| LESETEXT |
Swantje Niemann • Nov. 04, 2023

„Königsgift“ und seine ungewöhnliche Entstehungsgeschichte

Cover des Romans

Das Projekt

Vor kurzem ist „Königsgift“ erscheinen. Das besondere an dem Buch: Es wurde von mehr als 10 Autor*innen geschrieben, aber ist keine Anthologie, sondern ein Roman. Jede*r von uns ein Kapitel geschrieben, ohne dass wir vorher einen Plan hatten, wie sich die Handlung entwickeln würde. Die Idee, das erste Kapitel und der Großteil der Organisation kommt von Bernhard Stäber, der inspiriert von einem Kinderbuch mit einer ähnlichen Struktur ein Team von Autor*innen versammelt hat, um gemeinsam einen Fantasyroman zu schreiben.


Die Autor*innen

  • Bernhard Stäber (Erstes Kapitel)
  • Christian von Aster (Zweites Kapitel)
  •  Sonja Rüther (Drittes Kapitel)
  • Fabienne Siegmund (Viertes Kapitel)
  • Vincent Voss (Fünftes Kapitel)
  • Alessandra Reß (Sechstes Kapitel)

| DATENAUSZUG |
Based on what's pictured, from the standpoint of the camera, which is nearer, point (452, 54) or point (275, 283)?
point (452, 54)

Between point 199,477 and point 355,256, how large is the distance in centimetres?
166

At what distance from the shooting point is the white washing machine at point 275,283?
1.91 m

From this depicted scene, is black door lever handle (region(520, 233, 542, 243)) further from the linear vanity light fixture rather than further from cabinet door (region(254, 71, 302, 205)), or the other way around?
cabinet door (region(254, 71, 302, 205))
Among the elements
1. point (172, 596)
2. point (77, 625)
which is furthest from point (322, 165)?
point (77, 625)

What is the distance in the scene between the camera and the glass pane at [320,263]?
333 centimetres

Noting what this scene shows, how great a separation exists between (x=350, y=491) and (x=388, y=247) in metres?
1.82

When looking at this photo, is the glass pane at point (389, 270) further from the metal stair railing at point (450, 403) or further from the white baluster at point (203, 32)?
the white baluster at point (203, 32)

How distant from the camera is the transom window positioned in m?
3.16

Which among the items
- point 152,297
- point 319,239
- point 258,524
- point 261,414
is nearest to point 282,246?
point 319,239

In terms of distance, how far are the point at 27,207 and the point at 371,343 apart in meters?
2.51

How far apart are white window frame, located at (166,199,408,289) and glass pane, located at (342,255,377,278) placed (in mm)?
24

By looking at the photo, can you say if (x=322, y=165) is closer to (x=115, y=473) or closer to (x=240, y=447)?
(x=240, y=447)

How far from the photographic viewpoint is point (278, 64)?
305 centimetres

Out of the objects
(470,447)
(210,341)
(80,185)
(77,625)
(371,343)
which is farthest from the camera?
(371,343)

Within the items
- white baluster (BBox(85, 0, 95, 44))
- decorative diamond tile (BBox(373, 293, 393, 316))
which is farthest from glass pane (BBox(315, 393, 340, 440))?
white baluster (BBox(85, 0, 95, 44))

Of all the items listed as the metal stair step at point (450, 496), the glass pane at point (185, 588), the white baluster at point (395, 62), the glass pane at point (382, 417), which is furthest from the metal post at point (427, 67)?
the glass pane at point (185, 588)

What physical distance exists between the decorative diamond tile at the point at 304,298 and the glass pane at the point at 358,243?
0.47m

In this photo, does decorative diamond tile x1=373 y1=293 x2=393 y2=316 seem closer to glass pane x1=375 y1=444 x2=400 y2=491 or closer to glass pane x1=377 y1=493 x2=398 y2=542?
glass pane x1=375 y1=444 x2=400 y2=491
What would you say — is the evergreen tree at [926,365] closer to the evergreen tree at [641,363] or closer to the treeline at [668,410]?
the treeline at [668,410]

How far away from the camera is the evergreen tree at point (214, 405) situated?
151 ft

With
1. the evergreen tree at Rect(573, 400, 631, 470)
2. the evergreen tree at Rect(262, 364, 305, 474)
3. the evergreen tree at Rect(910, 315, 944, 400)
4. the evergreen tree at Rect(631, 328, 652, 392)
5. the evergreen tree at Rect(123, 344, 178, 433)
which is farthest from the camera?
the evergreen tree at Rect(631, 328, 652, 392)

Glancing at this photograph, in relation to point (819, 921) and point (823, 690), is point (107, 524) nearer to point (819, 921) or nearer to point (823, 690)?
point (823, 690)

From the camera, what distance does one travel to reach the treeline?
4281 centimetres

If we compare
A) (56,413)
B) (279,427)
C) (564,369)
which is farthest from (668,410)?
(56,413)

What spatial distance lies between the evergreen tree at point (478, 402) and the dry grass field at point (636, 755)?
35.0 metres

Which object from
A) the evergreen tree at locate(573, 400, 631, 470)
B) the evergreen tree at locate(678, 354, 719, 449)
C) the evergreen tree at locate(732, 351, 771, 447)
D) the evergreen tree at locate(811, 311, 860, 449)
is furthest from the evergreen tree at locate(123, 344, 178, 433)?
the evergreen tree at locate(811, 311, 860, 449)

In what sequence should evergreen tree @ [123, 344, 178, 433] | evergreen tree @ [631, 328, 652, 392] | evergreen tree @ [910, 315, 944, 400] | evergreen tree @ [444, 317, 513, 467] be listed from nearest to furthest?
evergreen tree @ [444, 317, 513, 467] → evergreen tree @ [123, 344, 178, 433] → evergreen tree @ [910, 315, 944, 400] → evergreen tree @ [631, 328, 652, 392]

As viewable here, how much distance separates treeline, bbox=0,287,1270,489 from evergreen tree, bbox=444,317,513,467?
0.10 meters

| AUFGABE |
Beantworte mithilfe des Textes über den Roman „Königsgift“ diese Fragen:
1. Ist das Buch eine Anthologie oder ein Roman?
2. Wovon ließ sich Bernhard Stäber zu dem Projekt anregen?
3. Wer hat das fünfte Kapitel geschrieben?
Die Datensätze stehen für sich und haben mit dem Lesetext nichts zu tun.

| LÖSUNG |
1. Ein Roman, keine Anthologie.
2. Von einem Kinderbuch mit einer ähnlichen Struktur.
3. Vincent Voss.